# [Written task]
Only the lines from the one with "From the photograph" through the final line should be given again, exactly as they appear, minus the pictures.

▬▬▬

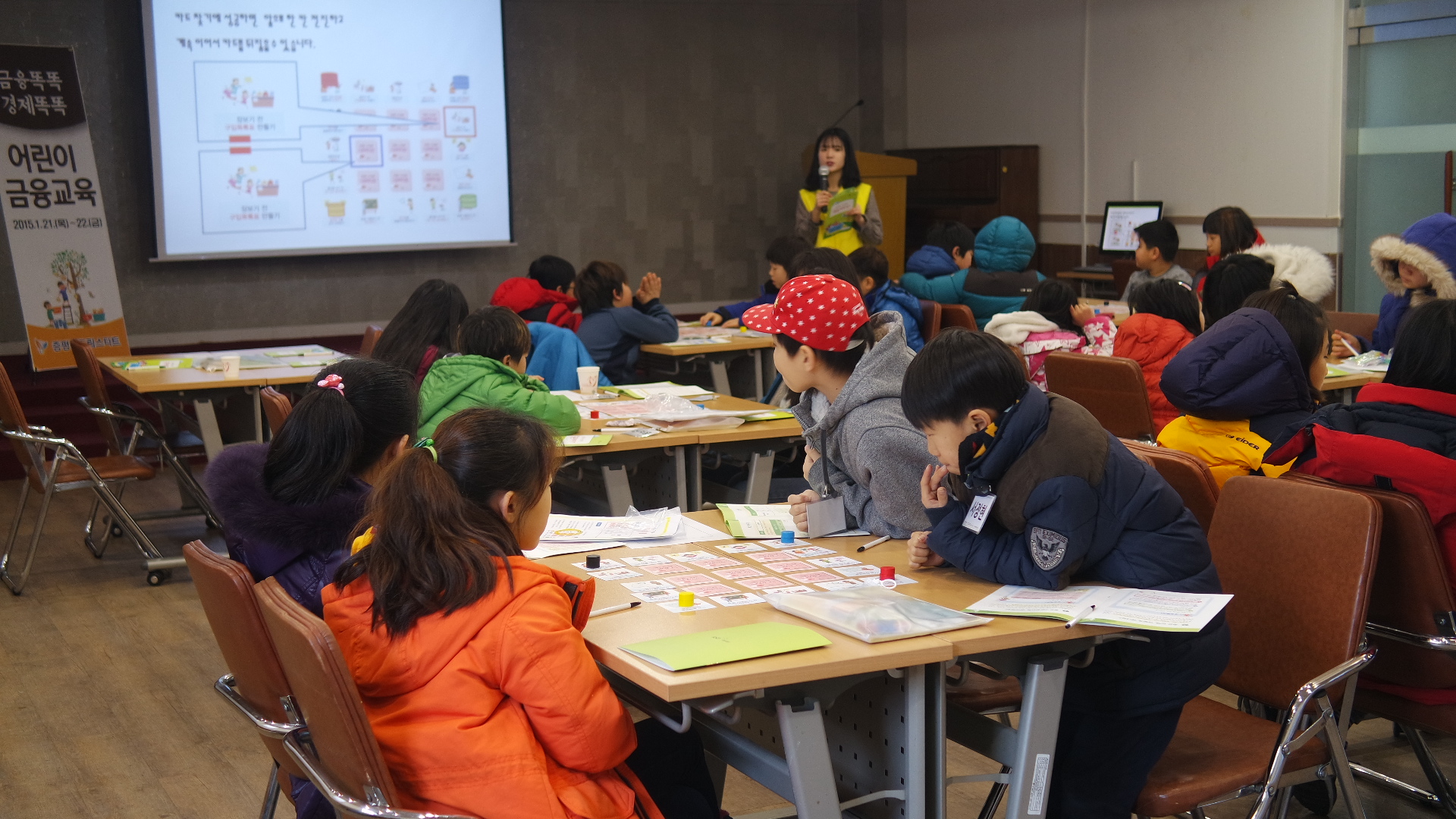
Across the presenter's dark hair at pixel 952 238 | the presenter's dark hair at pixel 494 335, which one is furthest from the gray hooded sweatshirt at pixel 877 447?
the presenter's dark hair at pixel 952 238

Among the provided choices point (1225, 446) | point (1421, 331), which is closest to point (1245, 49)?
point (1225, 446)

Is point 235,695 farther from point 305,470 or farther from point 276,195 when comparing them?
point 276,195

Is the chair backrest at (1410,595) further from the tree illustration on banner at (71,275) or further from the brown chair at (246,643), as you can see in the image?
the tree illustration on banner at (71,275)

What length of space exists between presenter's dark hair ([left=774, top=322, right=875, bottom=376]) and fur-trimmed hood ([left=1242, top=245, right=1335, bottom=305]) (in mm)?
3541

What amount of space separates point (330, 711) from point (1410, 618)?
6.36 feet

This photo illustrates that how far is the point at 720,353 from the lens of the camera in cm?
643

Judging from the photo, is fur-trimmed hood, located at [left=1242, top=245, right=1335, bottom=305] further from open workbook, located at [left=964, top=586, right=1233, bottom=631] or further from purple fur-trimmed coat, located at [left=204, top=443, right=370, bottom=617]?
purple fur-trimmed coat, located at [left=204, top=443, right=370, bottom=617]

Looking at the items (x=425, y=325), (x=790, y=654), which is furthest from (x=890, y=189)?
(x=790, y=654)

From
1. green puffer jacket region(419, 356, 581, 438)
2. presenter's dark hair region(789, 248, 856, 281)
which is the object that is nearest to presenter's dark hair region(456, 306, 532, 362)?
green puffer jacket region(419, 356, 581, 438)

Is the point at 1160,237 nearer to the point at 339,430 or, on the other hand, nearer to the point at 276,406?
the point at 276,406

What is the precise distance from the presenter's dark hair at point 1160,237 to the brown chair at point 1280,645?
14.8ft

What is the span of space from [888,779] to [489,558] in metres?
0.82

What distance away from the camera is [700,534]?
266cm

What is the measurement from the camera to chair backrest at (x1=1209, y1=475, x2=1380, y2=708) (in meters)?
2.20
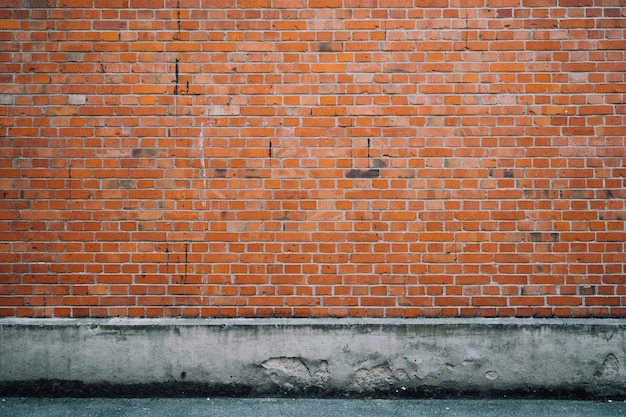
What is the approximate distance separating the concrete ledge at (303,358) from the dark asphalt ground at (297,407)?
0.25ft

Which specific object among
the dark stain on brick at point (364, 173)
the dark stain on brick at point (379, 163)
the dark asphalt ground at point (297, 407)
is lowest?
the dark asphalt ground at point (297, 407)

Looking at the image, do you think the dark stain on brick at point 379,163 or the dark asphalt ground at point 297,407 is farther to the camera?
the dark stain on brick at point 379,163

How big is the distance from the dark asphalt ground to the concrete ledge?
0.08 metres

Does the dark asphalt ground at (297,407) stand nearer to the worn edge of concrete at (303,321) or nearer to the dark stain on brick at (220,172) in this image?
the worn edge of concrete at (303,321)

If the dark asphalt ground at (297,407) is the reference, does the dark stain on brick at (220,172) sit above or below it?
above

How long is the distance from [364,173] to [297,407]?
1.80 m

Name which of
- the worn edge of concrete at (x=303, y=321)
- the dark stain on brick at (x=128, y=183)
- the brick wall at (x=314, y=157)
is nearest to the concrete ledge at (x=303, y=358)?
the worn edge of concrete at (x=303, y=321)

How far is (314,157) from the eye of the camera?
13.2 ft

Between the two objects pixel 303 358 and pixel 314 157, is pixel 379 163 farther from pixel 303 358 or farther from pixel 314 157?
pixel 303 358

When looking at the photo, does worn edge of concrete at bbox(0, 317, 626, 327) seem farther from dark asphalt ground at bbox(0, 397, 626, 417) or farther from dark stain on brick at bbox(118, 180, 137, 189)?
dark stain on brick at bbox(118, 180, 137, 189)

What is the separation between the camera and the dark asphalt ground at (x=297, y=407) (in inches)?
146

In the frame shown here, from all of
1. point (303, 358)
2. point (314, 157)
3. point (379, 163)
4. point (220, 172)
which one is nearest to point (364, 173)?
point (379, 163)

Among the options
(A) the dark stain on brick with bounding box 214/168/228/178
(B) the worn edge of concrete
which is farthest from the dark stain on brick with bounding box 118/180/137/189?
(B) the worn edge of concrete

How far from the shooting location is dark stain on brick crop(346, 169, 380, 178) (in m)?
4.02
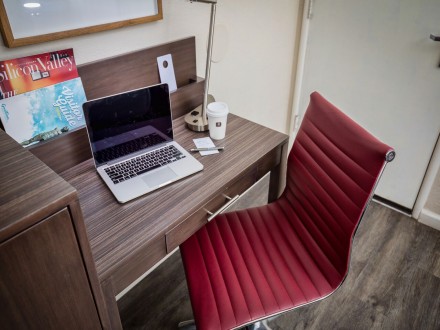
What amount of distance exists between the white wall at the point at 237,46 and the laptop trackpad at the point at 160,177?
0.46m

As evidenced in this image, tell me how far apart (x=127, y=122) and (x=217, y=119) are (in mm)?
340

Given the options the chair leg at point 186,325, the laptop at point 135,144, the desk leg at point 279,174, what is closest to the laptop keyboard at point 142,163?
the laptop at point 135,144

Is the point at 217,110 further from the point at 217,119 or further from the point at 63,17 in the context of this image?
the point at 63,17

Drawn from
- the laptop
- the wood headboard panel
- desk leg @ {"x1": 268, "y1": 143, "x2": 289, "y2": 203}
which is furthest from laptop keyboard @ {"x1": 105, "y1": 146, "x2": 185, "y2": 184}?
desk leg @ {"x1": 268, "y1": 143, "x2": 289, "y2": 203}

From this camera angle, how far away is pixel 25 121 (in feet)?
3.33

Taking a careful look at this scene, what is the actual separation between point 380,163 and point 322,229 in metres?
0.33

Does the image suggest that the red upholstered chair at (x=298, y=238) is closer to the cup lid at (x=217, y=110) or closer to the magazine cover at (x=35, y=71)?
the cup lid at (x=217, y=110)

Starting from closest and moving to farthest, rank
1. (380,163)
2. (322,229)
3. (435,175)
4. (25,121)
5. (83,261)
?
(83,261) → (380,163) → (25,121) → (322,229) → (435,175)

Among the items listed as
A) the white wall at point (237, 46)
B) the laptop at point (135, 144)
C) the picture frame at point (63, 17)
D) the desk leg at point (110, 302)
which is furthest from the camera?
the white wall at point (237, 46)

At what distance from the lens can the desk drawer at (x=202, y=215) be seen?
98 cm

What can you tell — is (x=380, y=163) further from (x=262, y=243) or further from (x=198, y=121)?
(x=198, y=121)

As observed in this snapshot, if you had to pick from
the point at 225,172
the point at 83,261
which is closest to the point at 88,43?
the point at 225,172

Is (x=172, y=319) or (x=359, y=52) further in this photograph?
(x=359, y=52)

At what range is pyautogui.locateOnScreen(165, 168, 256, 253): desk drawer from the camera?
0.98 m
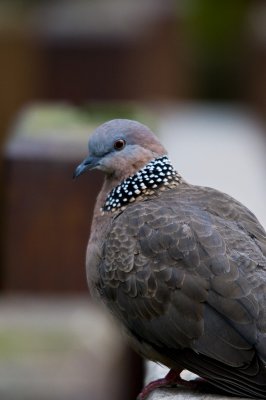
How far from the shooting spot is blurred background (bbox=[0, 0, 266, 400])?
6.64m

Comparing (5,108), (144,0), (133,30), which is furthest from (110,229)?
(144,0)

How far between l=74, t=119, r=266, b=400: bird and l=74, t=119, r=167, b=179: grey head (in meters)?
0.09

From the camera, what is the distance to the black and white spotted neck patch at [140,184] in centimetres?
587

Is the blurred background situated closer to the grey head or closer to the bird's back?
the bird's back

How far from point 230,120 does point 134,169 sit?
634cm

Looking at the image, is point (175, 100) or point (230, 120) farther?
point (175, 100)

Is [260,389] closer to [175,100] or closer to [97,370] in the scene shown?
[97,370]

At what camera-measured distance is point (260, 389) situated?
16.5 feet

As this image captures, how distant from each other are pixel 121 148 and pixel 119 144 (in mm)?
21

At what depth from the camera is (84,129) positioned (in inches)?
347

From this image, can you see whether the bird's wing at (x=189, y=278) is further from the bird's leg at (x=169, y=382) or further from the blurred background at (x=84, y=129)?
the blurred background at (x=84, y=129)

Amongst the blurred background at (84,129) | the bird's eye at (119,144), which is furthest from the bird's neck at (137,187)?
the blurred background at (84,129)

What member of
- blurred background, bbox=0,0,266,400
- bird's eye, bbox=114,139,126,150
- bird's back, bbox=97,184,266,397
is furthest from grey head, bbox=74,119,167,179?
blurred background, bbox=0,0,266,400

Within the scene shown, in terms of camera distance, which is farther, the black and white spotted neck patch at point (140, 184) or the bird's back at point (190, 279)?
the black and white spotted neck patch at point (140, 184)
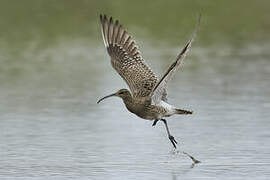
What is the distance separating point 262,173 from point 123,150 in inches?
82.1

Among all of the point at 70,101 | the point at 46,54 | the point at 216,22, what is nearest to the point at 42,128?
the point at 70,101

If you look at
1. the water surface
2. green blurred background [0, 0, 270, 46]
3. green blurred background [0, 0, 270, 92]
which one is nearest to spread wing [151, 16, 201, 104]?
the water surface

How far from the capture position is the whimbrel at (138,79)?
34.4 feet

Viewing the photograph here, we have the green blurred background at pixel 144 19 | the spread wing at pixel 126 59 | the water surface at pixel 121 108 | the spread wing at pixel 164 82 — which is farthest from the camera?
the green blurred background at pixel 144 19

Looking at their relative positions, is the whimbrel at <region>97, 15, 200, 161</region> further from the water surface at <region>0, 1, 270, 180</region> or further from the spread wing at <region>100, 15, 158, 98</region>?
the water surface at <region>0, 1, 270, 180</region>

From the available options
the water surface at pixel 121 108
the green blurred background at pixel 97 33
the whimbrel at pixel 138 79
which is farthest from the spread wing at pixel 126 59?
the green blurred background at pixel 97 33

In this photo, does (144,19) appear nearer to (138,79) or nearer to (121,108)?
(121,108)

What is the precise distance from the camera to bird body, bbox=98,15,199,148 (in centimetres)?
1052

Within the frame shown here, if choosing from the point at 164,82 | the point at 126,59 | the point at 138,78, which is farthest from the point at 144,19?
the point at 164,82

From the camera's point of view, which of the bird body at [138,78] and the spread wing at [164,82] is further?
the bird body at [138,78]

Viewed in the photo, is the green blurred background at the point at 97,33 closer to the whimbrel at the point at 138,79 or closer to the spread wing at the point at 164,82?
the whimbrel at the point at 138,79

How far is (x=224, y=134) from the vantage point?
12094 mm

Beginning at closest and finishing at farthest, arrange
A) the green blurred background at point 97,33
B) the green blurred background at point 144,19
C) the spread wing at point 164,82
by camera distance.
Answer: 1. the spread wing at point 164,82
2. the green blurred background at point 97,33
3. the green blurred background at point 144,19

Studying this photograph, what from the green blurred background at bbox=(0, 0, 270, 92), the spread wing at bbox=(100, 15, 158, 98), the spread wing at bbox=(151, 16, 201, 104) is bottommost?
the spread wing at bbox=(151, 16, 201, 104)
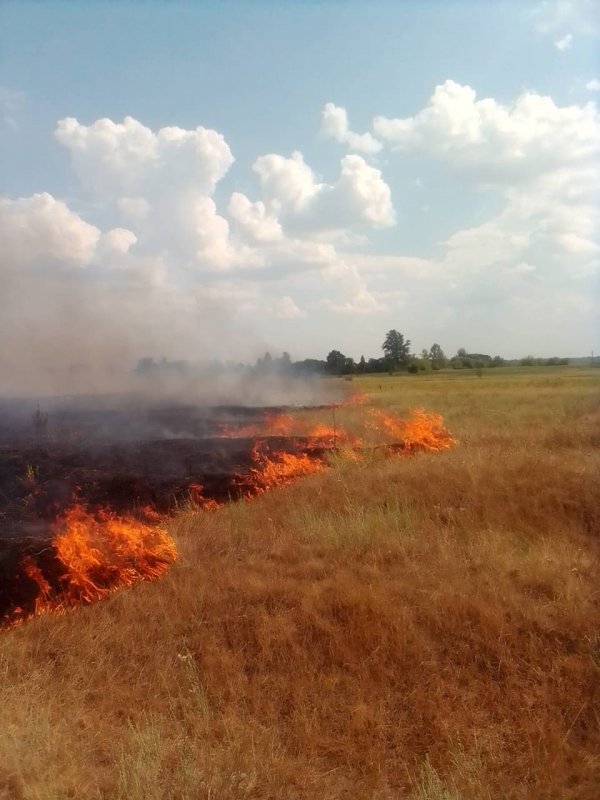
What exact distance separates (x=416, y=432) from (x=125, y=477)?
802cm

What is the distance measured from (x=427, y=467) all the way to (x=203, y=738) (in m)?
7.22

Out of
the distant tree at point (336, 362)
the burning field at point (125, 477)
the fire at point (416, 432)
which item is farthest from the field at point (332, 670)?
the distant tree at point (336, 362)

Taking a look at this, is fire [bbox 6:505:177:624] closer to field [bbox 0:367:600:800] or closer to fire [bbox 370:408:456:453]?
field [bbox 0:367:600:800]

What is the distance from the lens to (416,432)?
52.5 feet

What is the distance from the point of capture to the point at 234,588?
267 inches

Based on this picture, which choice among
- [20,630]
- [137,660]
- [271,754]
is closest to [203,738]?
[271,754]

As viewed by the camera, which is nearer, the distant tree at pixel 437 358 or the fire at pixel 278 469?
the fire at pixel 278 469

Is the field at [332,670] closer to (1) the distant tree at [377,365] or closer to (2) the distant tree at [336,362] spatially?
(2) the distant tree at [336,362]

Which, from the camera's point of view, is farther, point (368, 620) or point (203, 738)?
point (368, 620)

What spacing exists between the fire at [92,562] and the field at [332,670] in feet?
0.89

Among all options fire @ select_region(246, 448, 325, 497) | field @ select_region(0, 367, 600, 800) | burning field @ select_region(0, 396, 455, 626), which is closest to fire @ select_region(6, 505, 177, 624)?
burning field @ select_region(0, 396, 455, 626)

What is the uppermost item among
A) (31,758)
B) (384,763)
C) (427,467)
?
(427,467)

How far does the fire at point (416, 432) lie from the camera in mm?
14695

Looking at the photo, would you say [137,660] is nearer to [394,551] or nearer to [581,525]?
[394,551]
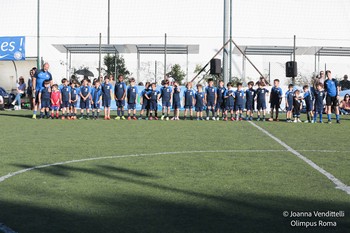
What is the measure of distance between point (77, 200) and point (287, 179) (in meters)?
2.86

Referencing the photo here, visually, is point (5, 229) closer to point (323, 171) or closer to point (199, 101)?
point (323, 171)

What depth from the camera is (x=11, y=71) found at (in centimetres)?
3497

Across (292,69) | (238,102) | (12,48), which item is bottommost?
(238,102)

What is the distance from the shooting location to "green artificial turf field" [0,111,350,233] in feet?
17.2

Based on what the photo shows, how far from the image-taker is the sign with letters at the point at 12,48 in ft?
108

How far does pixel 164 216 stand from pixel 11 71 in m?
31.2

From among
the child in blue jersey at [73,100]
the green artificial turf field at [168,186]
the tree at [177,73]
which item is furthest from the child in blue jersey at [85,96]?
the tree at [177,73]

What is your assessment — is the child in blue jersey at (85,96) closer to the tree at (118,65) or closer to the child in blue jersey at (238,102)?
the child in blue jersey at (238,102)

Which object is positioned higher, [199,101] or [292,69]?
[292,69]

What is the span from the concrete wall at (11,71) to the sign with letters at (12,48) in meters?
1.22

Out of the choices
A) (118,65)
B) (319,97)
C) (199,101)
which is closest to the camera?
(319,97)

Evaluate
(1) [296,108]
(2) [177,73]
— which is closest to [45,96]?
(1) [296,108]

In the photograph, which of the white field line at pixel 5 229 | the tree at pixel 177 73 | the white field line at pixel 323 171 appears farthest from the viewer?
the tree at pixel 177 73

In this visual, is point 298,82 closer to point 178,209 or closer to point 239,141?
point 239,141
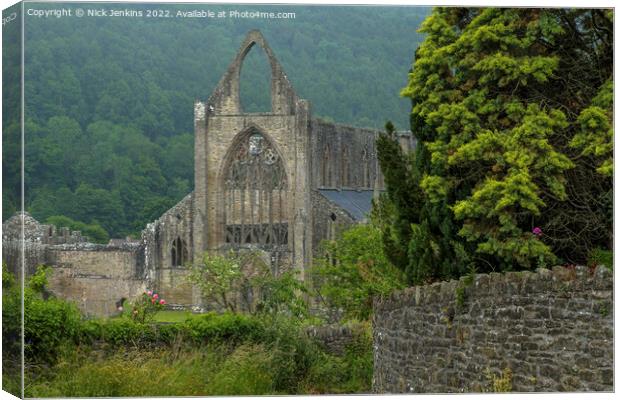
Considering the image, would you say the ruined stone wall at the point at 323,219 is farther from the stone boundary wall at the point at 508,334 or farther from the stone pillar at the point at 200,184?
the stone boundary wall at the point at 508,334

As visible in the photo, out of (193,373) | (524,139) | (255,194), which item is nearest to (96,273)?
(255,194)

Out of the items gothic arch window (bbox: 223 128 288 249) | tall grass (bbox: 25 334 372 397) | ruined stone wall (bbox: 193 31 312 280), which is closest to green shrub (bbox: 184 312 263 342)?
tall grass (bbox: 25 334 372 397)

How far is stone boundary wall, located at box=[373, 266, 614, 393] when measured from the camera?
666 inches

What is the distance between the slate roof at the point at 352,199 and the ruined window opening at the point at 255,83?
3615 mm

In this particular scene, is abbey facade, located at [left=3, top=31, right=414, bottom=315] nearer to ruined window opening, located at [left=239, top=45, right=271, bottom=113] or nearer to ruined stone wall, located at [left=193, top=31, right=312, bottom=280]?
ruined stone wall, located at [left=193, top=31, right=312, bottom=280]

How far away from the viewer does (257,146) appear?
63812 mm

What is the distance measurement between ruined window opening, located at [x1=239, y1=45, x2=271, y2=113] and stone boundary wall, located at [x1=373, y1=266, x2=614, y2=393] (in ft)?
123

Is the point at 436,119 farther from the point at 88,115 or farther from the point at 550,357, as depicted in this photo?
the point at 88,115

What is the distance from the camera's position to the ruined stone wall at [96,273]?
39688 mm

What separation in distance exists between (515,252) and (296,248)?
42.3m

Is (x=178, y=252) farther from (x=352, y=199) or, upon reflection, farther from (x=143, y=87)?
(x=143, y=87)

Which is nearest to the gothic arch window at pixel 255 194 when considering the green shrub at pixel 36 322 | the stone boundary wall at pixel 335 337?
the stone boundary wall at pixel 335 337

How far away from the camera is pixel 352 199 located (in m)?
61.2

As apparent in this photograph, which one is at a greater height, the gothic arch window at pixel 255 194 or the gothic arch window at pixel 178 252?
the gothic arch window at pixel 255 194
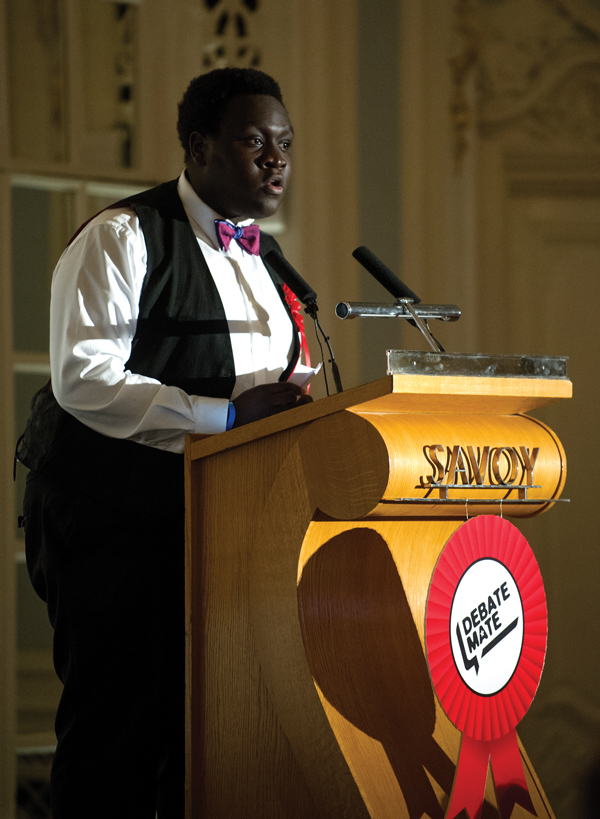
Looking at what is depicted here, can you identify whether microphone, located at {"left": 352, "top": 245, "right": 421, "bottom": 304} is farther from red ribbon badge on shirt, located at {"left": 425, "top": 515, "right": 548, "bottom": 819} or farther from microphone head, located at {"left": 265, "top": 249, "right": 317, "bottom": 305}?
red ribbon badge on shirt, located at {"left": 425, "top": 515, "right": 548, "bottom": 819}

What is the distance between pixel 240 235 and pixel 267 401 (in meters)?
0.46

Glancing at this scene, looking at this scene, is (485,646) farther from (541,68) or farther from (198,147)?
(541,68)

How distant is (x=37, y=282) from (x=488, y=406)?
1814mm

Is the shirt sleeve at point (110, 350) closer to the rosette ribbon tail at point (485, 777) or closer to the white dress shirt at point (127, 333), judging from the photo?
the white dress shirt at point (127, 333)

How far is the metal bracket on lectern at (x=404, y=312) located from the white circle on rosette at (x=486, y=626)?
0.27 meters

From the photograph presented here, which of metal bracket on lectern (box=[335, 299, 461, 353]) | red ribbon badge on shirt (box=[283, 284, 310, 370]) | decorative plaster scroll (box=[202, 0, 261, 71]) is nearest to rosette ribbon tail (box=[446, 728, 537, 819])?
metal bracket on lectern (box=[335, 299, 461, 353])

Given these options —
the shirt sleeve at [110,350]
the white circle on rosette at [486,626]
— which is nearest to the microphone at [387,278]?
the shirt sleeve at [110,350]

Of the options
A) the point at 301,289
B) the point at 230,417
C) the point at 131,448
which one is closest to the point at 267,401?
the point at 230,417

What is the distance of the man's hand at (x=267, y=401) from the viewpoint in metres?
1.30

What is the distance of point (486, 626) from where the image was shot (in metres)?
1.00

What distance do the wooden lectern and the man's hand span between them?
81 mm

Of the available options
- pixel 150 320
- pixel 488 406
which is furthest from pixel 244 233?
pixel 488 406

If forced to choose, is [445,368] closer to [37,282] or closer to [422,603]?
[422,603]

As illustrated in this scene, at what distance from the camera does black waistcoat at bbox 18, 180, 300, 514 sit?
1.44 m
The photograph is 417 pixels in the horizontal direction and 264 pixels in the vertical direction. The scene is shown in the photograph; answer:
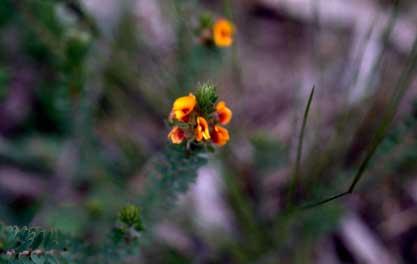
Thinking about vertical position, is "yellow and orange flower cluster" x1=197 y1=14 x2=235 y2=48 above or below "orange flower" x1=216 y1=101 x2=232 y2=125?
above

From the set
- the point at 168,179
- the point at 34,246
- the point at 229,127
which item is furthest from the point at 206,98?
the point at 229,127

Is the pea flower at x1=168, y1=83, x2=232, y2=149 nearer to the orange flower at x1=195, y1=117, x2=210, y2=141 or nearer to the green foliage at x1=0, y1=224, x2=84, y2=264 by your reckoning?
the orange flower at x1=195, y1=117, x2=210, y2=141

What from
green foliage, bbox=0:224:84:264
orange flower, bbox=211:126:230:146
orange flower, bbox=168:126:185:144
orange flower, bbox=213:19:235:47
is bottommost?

▬▬▬

# [Exercise solution]
From the photograph presented here, which of metal bracket on lectern (box=[335, 299, 461, 353]) | red ribbon badge on shirt (box=[283, 284, 310, 370]) | decorative plaster scroll (box=[202, 0, 261, 71]) is nearest to rosette ribbon tail (box=[446, 728, 537, 819])?
metal bracket on lectern (box=[335, 299, 461, 353])

Given these options —
the shirt sleeve at [110,350]
the white circle on rosette at [486,626]
— which is nearest to the microphone at [387,278]?
the shirt sleeve at [110,350]

Of the options
A) the point at 301,289
B) the point at 230,417
C) the point at 131,448
which one is closest to the point at 267,401?
the point at 230,417

What is the distance of the man's hand at (x=267, y=401) from the viewpoint in metres?
1.30

What is the distance of point (486, 626) from where the image was shot (in metres)?
1.00

What distance do the wooden lectern and the man's hand span between them?
81 mm

Of the available options
- pixel 150 320
- pixel 488 406
which is furthest from pixel 244 233?
pixel 488 406

If forced to choose, is [445,368] closer to [37,282] or closer to [422,603]?
[422,603]

As illustrated in this scene, at what distance from the camera does black waistcoat at bbox 18, 180, 300, 514 sit?
1.44 m
The photograph is 417 pixels in the horizontal direction and 264 pixels in the vertical direction. The scene is shown in the photograph; answer:
Thinking about vertical position, is "yellow and orange flower cluster" x1=197 y1=14 x2=235 y2=48 above or below "orange flower" x1=216 y1=101 x2=232 y2=125?
above

From the set
- the point at 168,179
- the point at 34,246
- the point at 229,127
which item is furthest from the point at 206,98?
the point at 229,127

Is the pea flower at x1=168, y1=83, x2=232, y2=149 nearer to the orange flower at x1=195, y1=117, x2=210, y2=141 or nearer to the green foliage at x1=0, y1=224, x2=84, y2=264 by your reckoning?
the orange flower at x1=195, y1=117, x2=210, y2=141

What from
green foliage, bbox=0:224:84:264
orange flower, bbox=211:126:230:146
orange flower, bbox=168:126:185:144
orange flower, bbox=213:19:235:47
is bottommost?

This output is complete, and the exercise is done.